While “Air of the States” depicted the thoughts of the ordinary, minor and major odes have poems that portray the views of nobility and rulers. The Minor Odes is mainly written by aristocratic people, and The Major Odes has the words of the kings and rulers. Divided by decades, the poems tend to talk more about broader themes. Readers can find those implications from the specific examples shown in the poems.

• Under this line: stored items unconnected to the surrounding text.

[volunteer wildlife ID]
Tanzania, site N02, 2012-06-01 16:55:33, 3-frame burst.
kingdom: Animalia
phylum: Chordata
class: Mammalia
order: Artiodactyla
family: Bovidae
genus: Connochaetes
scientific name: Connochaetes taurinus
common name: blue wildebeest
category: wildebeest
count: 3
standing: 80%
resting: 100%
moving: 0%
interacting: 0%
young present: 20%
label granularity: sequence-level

The poem “What Plant Is Not Faded?” is the last of the minor odes. It starts by questions that are rhetorical. The questions all describe the marching line of soldiers on expedition. The speaker is revealed as a soldier in the line “Alas for us soldiers”. The soldier is lamenting on how they are treated as animals, not “fellow-men”. However, the poem does not show sign of any resistance toward the leaders. Although they are dwelling on their harsh and misfortunate circumstances, seem to understand their leaders and practice loyalty that Confucius stressed in his teaching. The last line “And we push them along the track” implies that they are keep going to follow the leader like what they were doing during the expedition.
The first poem of The Major Odes, “King Wen” mainly uses its lines for praising the King Wen. It lists positive aspects of the king and says heaven gave him the position. It also warns about the responsibility of the ruler: “The charge is not easy to keep. Do not bring ruin on yourselves.” But more part of the poem gives reader hope about the future of Zhou.